Two recent on-the-ground studies show the exact opposite in regards to police officers. The first – mentioned previously – showed that police officers were actually reluctant to engage or shot back suspects, as they knew the intense scrutiny such encounters would spur. They feared for their jobs.
In a newer study, Peter Moskos, assistant professor at the John Jay College of Criminal Justice at the City University of New York, used data from the website “Killed by Police”.
“If one adjusts for the racial disparity in the homicide rate or the rate at which police are feloniously killed, whites are actually more likely to be killed by police than blacks,” said Mr. Moskos, a former Baltimore cop and author of the book “Cop in the Hood.”
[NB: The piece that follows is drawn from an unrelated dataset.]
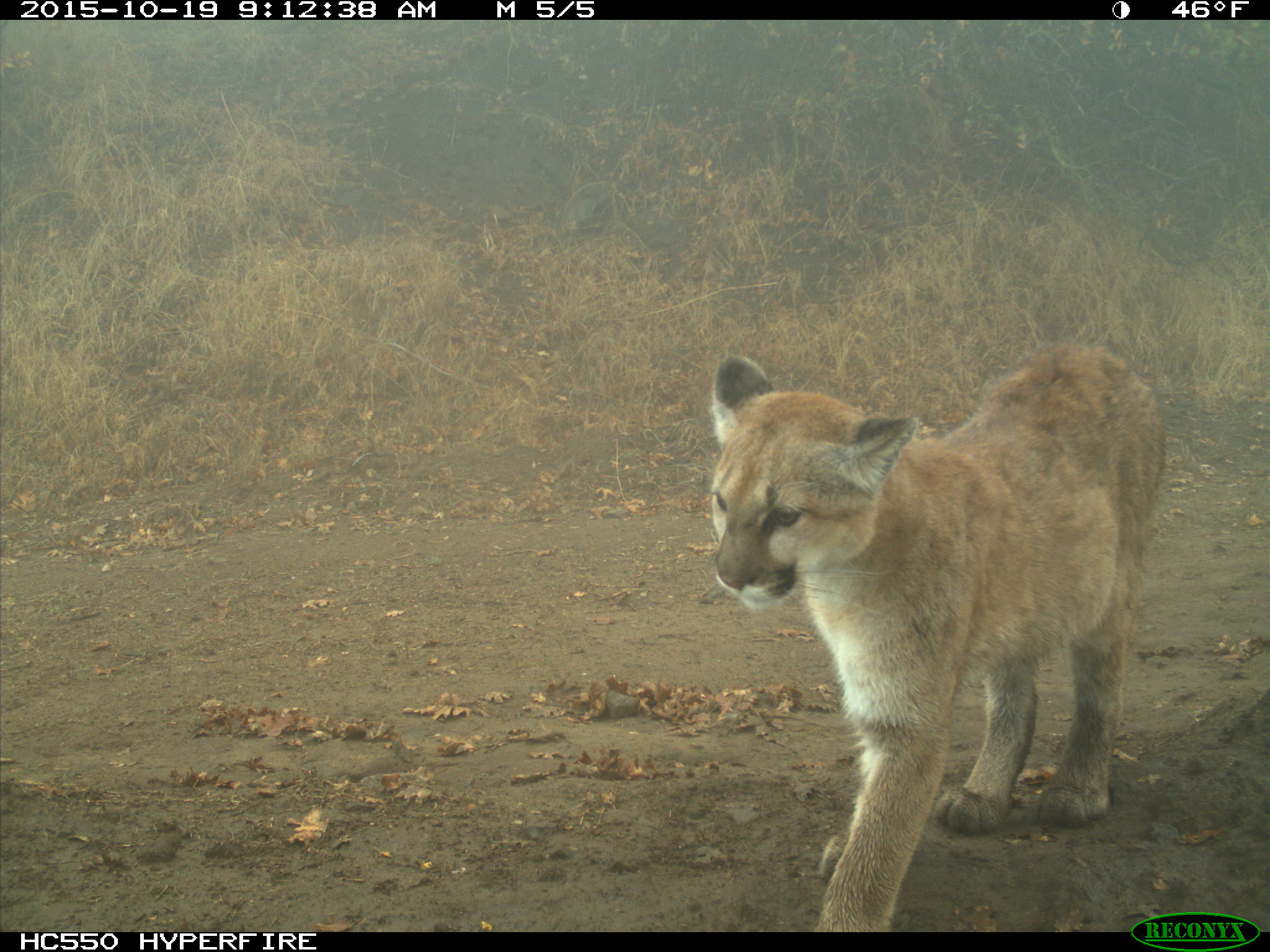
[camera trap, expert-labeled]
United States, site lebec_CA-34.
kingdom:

Read more: http://www.washingtontimes.com/news/2015/apr/21/police-kill-more-whites-than-blacks-but-minority-d/#ixzz3ZBoGvqsG
Note that New York City police officer Brian Moore was just shot in the face and is in critical condition. The officer is white, the suspect, Demetrius Blackwell, is black. The past three police officers who have been shot in New York have all been shot by black men, and there have been 5 police officers shot (targeted) in New York the past 5 months.
i think these kinds of studies miss the core issue that is addressed by mr. roosevelt – are police officers more likely under some circumstances – such as being in a high crime area – to shoot a black than a white. the study that mr. moskos performs doesn’t get to that question – it assumes that the homicide rate differences answer the problem.
btw, the police officer in new york died this morning. but that doesn’t have a bearing on this issue.
Mr. Roosevelt apparently works for the city, but I’m not sure what makes him an “expert”. I saw where he has 2 psychology degrees, but it didn’t say from where. I tried to google the Oakland police officer who has allegedly shot 4 suspects, but I couldn’t find the individual, though I did find the crime were four police officers were killed in Berkeley / Oakland in 2009 by Lovelle Mixon.
he works for the judicial council, which oversees the courts.
retracted.
TBD
“showed that police officers were actually reluctant to engage or shot back suspects”
I suspect that what was actually demonstrated was a “lag” time in the shot taken when the individual portrayed was black. The remainder is speculation about why this lag time may have been observed.
I think that this is moving from an observation to an uncertain conclusion of why the effect is observed. Data from a study is objective. Interpretation of that data frequently is not. In making this assumption, the far bigger point is missed. Bias is bias regardless of whether it leads to a greater or lesser likelihood of shooting. Bias on the basis of race implies differential treatment based on race. It does not in and of itself state whether that bias is for, or against a given group, merely that it exists and race is the cause of the differential treatment.
Let’s step outside the race issue again for a moment. Let’s take a gender based bias. A man recognizes that another human being on the street is a woman. If he reacts towards her differently than he would if that human were a man, he is demonstrating gender based bias. Now this may work in her favor, if he for instance he offers to hold a door for her or carry a heavy object, or it may work against her if he decides to pay her unwanted sexually based “compliments” or harass her. Whichever is the case, if he would not behave the same with a man, he is acting on bias.
Bias is not necessarily a dirty word. But to deny that it is occurring when it clearly is present, for good or bad, is a very simplistic notion of how the human brain processes information before we are even aware that it has done so.